Directions:
Exact copies of all the entries are required.

Records shown:

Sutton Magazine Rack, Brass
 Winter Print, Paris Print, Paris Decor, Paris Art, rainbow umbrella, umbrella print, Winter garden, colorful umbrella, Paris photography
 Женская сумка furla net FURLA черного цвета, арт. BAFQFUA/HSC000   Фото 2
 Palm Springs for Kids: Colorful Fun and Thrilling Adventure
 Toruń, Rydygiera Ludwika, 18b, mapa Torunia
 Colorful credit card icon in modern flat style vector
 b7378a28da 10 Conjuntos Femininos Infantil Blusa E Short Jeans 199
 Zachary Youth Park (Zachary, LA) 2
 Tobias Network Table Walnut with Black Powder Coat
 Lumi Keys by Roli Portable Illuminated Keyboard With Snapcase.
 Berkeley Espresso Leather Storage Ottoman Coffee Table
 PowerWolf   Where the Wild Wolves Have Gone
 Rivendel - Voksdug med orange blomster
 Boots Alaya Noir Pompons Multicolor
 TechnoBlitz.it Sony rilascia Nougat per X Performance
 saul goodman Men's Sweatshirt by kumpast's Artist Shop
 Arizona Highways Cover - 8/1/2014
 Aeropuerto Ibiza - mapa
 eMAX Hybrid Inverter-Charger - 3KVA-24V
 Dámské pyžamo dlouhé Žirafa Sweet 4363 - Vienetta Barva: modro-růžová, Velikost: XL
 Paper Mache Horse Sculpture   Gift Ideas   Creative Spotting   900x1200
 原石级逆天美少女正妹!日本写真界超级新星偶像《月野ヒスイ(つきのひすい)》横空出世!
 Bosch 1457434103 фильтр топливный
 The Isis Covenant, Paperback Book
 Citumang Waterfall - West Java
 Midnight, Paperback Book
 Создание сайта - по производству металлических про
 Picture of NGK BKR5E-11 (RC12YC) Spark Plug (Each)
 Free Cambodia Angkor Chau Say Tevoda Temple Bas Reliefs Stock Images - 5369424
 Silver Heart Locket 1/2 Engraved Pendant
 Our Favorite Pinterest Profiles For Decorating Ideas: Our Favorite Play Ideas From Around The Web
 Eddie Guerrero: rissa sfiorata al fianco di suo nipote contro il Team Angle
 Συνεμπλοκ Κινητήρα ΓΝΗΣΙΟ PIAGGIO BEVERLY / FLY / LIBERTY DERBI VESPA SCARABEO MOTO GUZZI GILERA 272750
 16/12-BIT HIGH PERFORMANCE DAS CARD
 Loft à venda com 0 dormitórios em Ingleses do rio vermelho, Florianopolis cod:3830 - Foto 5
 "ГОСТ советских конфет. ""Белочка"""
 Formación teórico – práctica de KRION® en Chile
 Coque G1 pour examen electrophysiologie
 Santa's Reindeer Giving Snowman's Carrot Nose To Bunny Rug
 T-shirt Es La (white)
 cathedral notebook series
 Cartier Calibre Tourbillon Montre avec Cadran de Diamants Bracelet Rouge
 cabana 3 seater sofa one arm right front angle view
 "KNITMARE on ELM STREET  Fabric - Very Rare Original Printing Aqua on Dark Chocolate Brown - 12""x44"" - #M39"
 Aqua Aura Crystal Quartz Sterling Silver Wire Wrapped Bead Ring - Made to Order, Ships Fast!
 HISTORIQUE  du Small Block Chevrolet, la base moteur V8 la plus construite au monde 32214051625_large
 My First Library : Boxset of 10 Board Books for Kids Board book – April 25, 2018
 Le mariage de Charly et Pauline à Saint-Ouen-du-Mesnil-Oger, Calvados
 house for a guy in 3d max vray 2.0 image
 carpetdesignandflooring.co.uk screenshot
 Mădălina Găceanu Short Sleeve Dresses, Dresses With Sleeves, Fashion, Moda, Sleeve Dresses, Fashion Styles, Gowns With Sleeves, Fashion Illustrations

Your response:
Sutton Magazine Rack, Brass
 Winter Print, Paris Print, Paris Decor, Paris Art, rainbow umbrella, umbrella print, Winter garden, colorful umbrella, Paris photography
 Женская сумка furla net FURLA черного цвета, арт. BAFQFUA/HSC000   Фото 2
 Palm Springs for Kids: Colorful Fun and Thrilling Adventure
 Toruń, Rydygiera Ludwika, 18b, mapa Torunia
 Colorful credit card icon in modern flat style vector
 b7378a28da 10 Conjuntos Femininos Infantil Blusa E Short Jeans 199
 Zachary Youth Park (Zachary, LA) 2
 Tobias Network Table Walnut with Black Powder Coat
 Lumi Keys by Roli Portable Illuminated Keyboard With Snapcase.
 Berkeley Espresso Leather Storage Ottoman Coffee Table
 PowerWolf   Where the Wild Wolves Have Gone
 Rivendel - Voksdug med orange blomster
 Boots Alaya Noir Pompons Multicolor
 TechnoBlitz.it Sony rilascia Nougat per X Performance
 saul goodman Men's Sweatshirt by kumpast's Artist Shop
 Arizona Highways Cover - 8/1/2014
 Aeropuerto Ibiza - mapa
 eMAX Hybrid Inverter-Charger - 3KVA-24V
 Dámské pyžamo dlouhé Žirafa Sweet 4363 - Vienetta Barva: modro-růžová, Velikost: XL
 Paper Mache Horse Sculpture   Gift Ideas   Creative Spotting   900x1200
 原石级逆天美少女正妹!日本写真界超级新星偶像《月野ヒスイ(つきのひすい)》横空出世!
 Bosch 1457434103 фильтр топливный
 The Isis Covenant, Paperback Book
 Citumang Waterfall - West Java
 Midnight, Paperback Book
 Создание сайта - по производству металлических про
 Picture of NGK BKR5E-11 (RC12YC) Spark Plug (Each)
 Free Cambodia Angkor Chau Say Tevoda Temple Bas Reliefs Stock Images - 5369424
 Silver Heart Locket 1/2 Engraved Pendant
 Our Favorite Pinterest Profiles For Decorating Ideas: Our Favorite Play Ideas From Around The Web
 Eddie Guerrero: rissa sfiorata al fianco di suo nipote contro il Team Angle
 Συνεμπλοκ Κινητήρα ΓΝΗΣΙΟ PIAGGIO BEVERLY / FLY / LIBERTY DERBI VESPA SCARABEO MOTO GUZZI GILERA 272750
 16/12-BIT HIGH PERFORMANCE DAS CARD
 Loft à venda com 0 dormitórios em Ingleses do rio vermelho, Florianopolis cod:3830 - Foto 5
 "ГОСТ советских конфет. ""Белочка"""
 Formación teórico – práctica de KRION® en Chile
 Coque G1 pour examen electrophysiologie
 Santa's Reindeer Giving Snowman's Carrot Nose To Bunny Rug
 T-shirt Es La (white)
 cathedral notebook series
 Cartier Calibre Tourbillon Montre avec Cadran de Diamants Bracelet Rouge
 cabana 3 seater sofa one arm right front angle view
 "KNITMARE on ELM STREET  Fabric - Very Rare Original Printing Aqua on Dark Chocolate Brown - 12""x44"" - #M39"
 Aqua Aura Crystal Quartz Sterling Silver Wire Wrapped Bead Ring - Made to Order, Ships Fast!
 HISTORIQUE  du Small Block Chevrolet, la base moteur V8 la plus construite au monde 32214051625_large
 My First Library : Boxset of 10 Board Books for Kids Board book – April 25, 2018
 Le mariage de Charly et Pauline à Saint-Ouen-du-Mesnil-Oger, Calvados
 house for a guy in 3d max vray 2.0 image
 carpetdesignandflooring.co.uk screenshot
 Mădălina Găceanu Short Sleeve Dresses, Dresses With Sleeves, Fashion, Moda, Sleeve Dresses, Fashion Styles, Gowns With Sleeves, Fashion Illustrations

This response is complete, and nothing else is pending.